The internet has always been a huge fanatic of silly inventing with early memes including a “Chain Reaction” video and the Rube Goldberg contests site became incredibly popular through the magic of the internet. But then the early hype dampened down as a new breed of louder, more sociable users took over who were more interested in socialising and boy bands than science.
But silly inventing is returning. And this is great – not only does it start to move the stereotypes of engineers away from dull, repetitive technicians and back towards the fun and creative, if slightly wacky, inventor image, but also it makes technology more accessible as it encourages people to follow how the systems work or learn to build up from the most basic of components – all at a time when we are seeing a serious shortage of new engineers.
The rise of the Maker movement has provided everyone with better resources to make cooler machines more easily. Homemade inventions can be anything you want them to be, including very daft.

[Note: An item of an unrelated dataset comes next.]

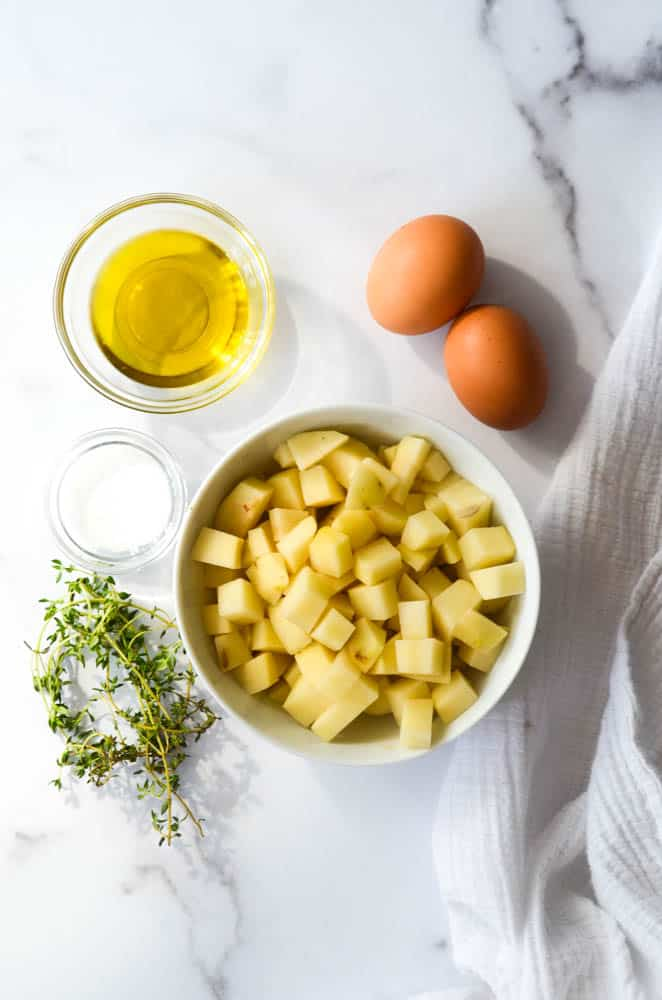 aerial shot of bowl of potatoes, thyme, salt, eggs, and olive oil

From all the crazy limitless possibilities of better and more accessible CAD (GrabCAD’s bank of files, Google introducing Sketchup) to the increasing power of internet to put pressure on even the more elaborate inventors to share instructions (Instructables.com, eHow), everything has been getting better for ‘silly inventions’.
Steampunk’s recent slow rise/return into fashion (the Steampunk style has been going for a couple of decades but only recently has entered the mainstream) has resulted in a spread of interest from the more “trendy” type of people (who have money to potentially invest in making this stuff even better maybe?) and more effort in stylising the inventions, as with the work of artist Shannon O’Hare for example.
And, of course, Youtube has been a significant player, encouraging adverts, music videos and others with Rube Goldberg machines, to go viral as people replay and try and figure out how everything works and fits together.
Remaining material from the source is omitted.